[Your assignment]: Read through the entries below and copy each line where "正式上岗" turns up.
§ §
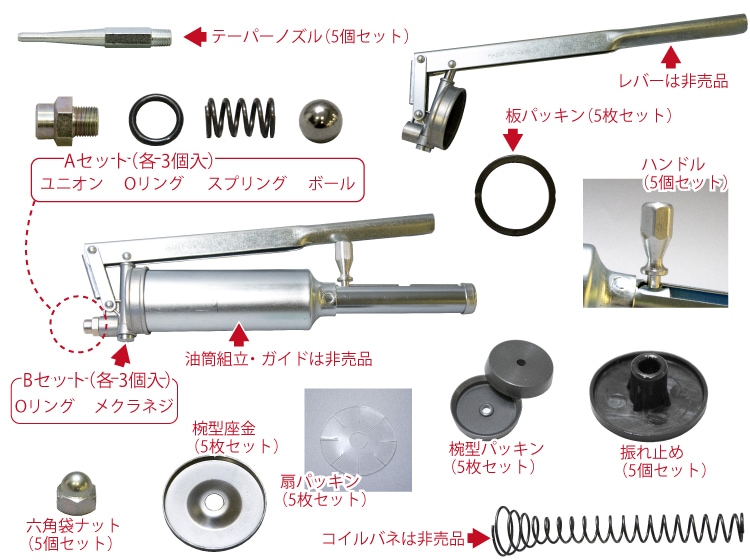 テーパーノズル(5個セット)

レバーは非売品

板パッキン(5枚セット)

Aセット(各3個入)
ユニオン　Oリング　スプリング　ボール

ハンドル
(5個セット)

油筒組立・ガイドは非売品

Bセット(各3個入)
Oリング　メクラネジ

椀型座金
(5枚セット)

扇パッキン
(5枚セット)

椀型パッキン
(5枚セット)

振れ止め
(5個セット)

六角袋ナット
(5個セット)

コイルバネは非売品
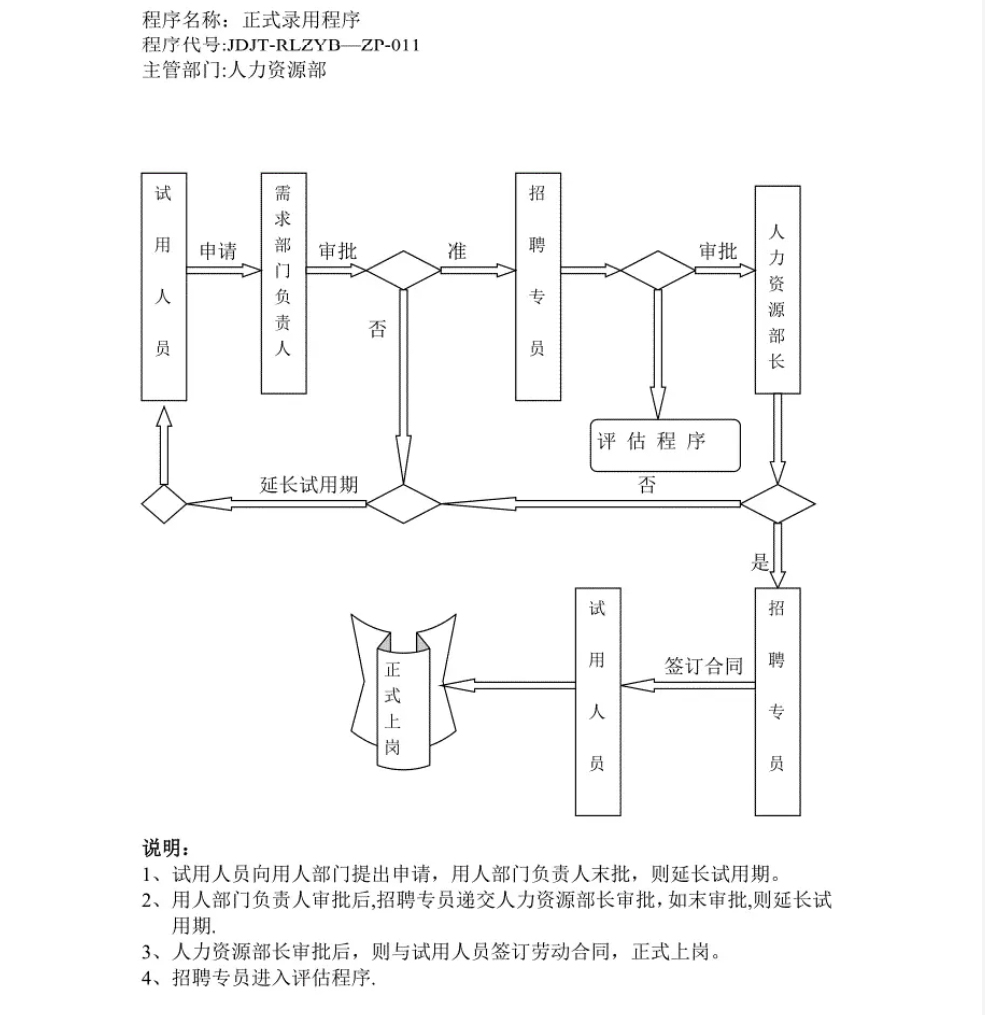 程序名称：正式录用程序
程序代号:JDJT-RLZYB—ZP-011
主管部门:人力资源部

试用人员

申请

需求部门负责人

审批

准

否

招聘专员

审批

人力资源部长

评估程序

延长试用期

否

是

招聘专员

签订合同

试用人员

正式上岗

说明：
1、试用人员向用人部门提出申请，用人部门负责人末批，则延长试用期。
2、用人部门负责人审批后,招聘专员递交人力资源部长审批，如末审批,则延长试用期.
3、人力资源部长审批后，则与试用人员签订劳动合同，正式上岗。
4、招聘专员进入评估程序.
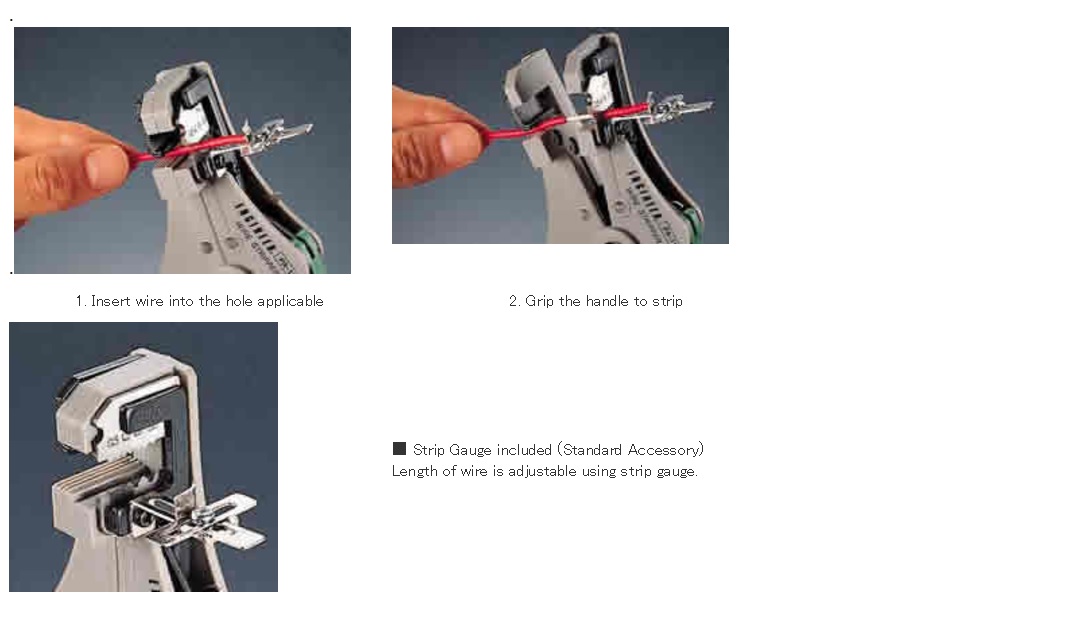 1. Insert wire into the hole applicable

2. Grip the handle to strip

■ Strip Gauge included (Standard Accessory)
Length of wire is adjustable using strip gauge.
§ §
[Exercise result]:
正式上岗
3、人力资源部长审批后，则与试用人员签订劳动合同，正式上岗。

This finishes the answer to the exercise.